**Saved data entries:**
——————

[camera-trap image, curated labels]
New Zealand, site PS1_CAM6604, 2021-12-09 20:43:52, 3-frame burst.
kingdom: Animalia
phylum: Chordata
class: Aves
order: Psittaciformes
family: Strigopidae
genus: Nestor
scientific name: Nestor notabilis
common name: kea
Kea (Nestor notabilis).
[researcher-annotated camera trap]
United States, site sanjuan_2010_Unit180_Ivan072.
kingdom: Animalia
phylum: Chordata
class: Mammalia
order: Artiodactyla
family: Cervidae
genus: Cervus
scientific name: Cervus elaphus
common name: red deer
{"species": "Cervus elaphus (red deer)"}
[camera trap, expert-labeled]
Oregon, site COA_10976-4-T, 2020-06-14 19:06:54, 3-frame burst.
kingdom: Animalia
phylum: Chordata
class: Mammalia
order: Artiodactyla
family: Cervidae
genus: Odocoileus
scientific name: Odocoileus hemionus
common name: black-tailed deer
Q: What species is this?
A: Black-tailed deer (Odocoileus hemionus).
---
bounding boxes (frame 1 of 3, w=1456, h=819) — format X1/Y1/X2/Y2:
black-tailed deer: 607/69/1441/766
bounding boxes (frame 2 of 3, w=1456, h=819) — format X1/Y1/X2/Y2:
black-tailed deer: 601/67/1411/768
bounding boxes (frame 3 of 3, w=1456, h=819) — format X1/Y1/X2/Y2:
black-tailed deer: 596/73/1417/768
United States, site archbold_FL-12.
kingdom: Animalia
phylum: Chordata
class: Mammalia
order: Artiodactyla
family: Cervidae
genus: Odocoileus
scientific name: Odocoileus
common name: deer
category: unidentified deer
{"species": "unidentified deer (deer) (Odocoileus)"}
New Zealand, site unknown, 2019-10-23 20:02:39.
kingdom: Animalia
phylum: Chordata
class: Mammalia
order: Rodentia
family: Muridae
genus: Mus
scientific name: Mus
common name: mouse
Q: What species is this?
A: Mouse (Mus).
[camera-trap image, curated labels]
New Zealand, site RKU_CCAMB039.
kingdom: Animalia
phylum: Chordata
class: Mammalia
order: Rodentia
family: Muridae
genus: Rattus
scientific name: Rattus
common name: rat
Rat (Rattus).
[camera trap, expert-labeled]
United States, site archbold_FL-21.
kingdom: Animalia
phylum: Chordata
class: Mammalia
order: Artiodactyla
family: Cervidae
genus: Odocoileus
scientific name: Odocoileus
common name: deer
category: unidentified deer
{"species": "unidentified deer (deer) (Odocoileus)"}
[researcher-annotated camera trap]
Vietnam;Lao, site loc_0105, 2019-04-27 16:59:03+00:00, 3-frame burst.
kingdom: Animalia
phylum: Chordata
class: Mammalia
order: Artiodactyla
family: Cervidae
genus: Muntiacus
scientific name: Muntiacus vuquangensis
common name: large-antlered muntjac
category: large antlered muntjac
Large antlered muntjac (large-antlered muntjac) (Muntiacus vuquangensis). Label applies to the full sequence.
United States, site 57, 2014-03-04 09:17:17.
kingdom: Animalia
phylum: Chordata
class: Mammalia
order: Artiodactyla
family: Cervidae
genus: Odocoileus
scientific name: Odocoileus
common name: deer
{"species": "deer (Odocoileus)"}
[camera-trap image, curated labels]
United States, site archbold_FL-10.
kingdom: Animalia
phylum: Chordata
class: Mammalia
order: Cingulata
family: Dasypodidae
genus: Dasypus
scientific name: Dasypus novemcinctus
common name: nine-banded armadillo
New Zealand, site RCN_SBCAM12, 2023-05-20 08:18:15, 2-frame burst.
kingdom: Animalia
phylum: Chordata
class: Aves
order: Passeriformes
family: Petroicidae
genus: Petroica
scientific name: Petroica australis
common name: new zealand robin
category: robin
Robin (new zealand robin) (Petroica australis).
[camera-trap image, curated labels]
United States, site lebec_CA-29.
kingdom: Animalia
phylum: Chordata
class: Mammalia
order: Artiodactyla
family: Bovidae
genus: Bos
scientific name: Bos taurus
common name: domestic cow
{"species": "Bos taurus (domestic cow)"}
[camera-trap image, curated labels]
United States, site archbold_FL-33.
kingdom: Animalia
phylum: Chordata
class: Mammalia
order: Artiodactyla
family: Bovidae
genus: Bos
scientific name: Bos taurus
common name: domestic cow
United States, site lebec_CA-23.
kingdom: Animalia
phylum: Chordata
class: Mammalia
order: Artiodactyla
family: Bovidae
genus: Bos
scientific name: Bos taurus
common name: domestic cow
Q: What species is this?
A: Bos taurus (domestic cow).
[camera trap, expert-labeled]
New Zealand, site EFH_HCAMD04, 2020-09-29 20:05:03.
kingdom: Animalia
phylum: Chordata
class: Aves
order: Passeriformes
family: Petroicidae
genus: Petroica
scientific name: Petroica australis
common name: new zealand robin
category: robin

——————

**WORK TO COMPLETE:** Recopy the records without any alteration.

**TASK ANSWER:**
[camera-trap image, curated labels]
New Zealand, site PS1_CAM6604, 2021-12-09 20:43:52, 3-frame burst.
kingdom: Animalia
phylum: Chordata
class: Aves
order: Psittaciformes
family: Strigopidae
genus: Nestor
scientific name: Nestor notabilis
common name: kea
Kea (Nestor notabilis).
[researcher-annotated camera trap]
United States, site sanjuan_2010_Unit180_Ivan072.
kingdom: Animalia
phylum: Chordata
class: Mammalia
order: Artiodactyla
family: Cervidae
genus: Cervus
scientific name: Cervus elaphus
common name: red deer
{"species": "Cervus elaphus (red deer)"}
[camera trap, expert-labeled]
Oregon, site COA_10976-4-T, 2020-06-14 19:06:54, 3-frame burst.
kingdom: Animalia
phylum: Chordata
class: Mammalia
order: Artiodactyla
family: Cervidae
genus: Odocoileus
scientific name: Odocoileus hemionus
common name: black-tailed deer
Q: What species is this?
A: Black-tailed deer (Odocoileus hemionus).
---
bounding boxes (frame 1 of 3, w=1456, h=819) — format X1/Y1/X2/Y2:
black-tailed deer: 607/69/1441/766
bounding boxes (frame 2 of 3, w=1456, h=819) — format X1/Y1/X2/Y2:
black-tailed deer: 601/67/1411/768
bounding boxes (frame 3 of 3, w=1456, h=819) — format X1/Y1/X2/Y2:
black-tailed deer: 596/73/1417/768
United States, site archbold_FL-12.
kingdom: Animalia
phylum: Chordata
class: Mammalia
order: Artiodactyla
family: Cervidae
genus: Odocoileus
scientific name: Odocoileus
common name: deer
category: unidentified deer
{"species": "unidentified deer (deer) (Odocoileus)"}
New Zealand, site unknown, 2019-10-23 20:02:39.
kingdom: Animalia
phylum: Chordata
class: Mammalia
order: Rodentia
family: Muridae
genus: Mus
scientific name: Mus
common name: mouse
Q: What species is this?
A: Mouse (Mus).
[camera-trap image, curated labels]
New Zealand, site RKU_CCAMB039.
kingdom: Animalia
phylum: Chordata
class: Mammalia
order: Rodentia
family: Muridae
genus: Rattus
scientific name: Rattus
common name: rat
Rat (Rattus).
[camera trap, expert-labeled]
United States, site archbold_FL-21.
kingdom: Animalia
phylum: Chordata
class: Mammalia
order: Artiodactyla
family: Cervidae
genus: Odocoileus
scientific name: Odocoileus
common name: deer
category: unidentified deer
{"species": "unidentified deer (deer) (Odocoileus)"}
[researcher-annotated camera trap]
Vietnam;Lao, site loc_0105, 2019-04-27 16:59:03+00:00, 3-frame burst.
kingdom: Animalia
phylum: Chordata
class: Mammalia
order: Artiodactyla
family: Cervidae
genus: Muntiacus
scientific name: Muntiacus vuquangensis
common name: large-antlered muntjac
category: large antlered muntjac
Large antlered muntjac (large-antlered muntjac) (Muntiacus vuquangensis). Label applies to the full sequence.
United States, site 57, 2014-03-04 09:17:17.
kingdom: Animalia
phylum: Chordata
class: Mammalia
order: Artiodactyla
family: Cervidae
genus: Odocoileus
scientific name: Odocoileus
common name: deer
{"species": "deer (Odocoileus)"}
[camera-trap image, curated labels]
United States, site archbold_FL-10.
kingdom: Animalia
phylum: Chordata
class: Mammalia
order: Cingulata
family: Dasypodidae
genus: Dasypus
scientific name: Dasypus novemcinctus
common name: nine-banded armadillo
New Zealand, site RCN_SBCAM12, 2023-05-20 08:18:15, 2-frame burst.
kingdom: Animalia
phylum: Chordata
class: Aves
order: Passeriformes
family: Petroicidae
genus: Petroica
scientific name: Petroica australis
common name: new zealand robin
category: robin
Robin (new zealand robin) (Petroica australis).
[camera-trap image, curated labels]
United States, site lebec_CA-29.
kingdom: Animalia
phylum: Chordata
class: Mammalia
order: Artiodactyla
family: Bovidae
genus: Bos
scientific name: Bos taurus
common name: domestic cow
{"species": "Bos taurus (domestic cow)"}
[camera-trap image, curated labels]
United States, site archbold_FL-33.
kingdom: Animalia
phylum: Chordata
class: Mammalia
order: Artiodactyla
family: Bovidae
genus: Bos
scientific name: Bos taurus
common name: domestic cow
United States, site lebec_CA-23.
kingdom: Animalia
phylum: Chordata
class: Mammalia
order: Artiodactyla
family: Bovidae
genus: Bos
scientific name: Bos taurus
common name: domestic cow
Q: What species is this?
A: Bos taurus (domestic cow).
[camera trap, expert-labeled]
New Zealand, site EFH_HCAMD04, 2020-09-29 20:05:03.
kingdom: Animalia
phylum: Chordata
class: Aves
order: Passeriformes
family: Petroicidae
genus: Petroica
scientific name: Petroica australis
common name: new zealand robin
category: robin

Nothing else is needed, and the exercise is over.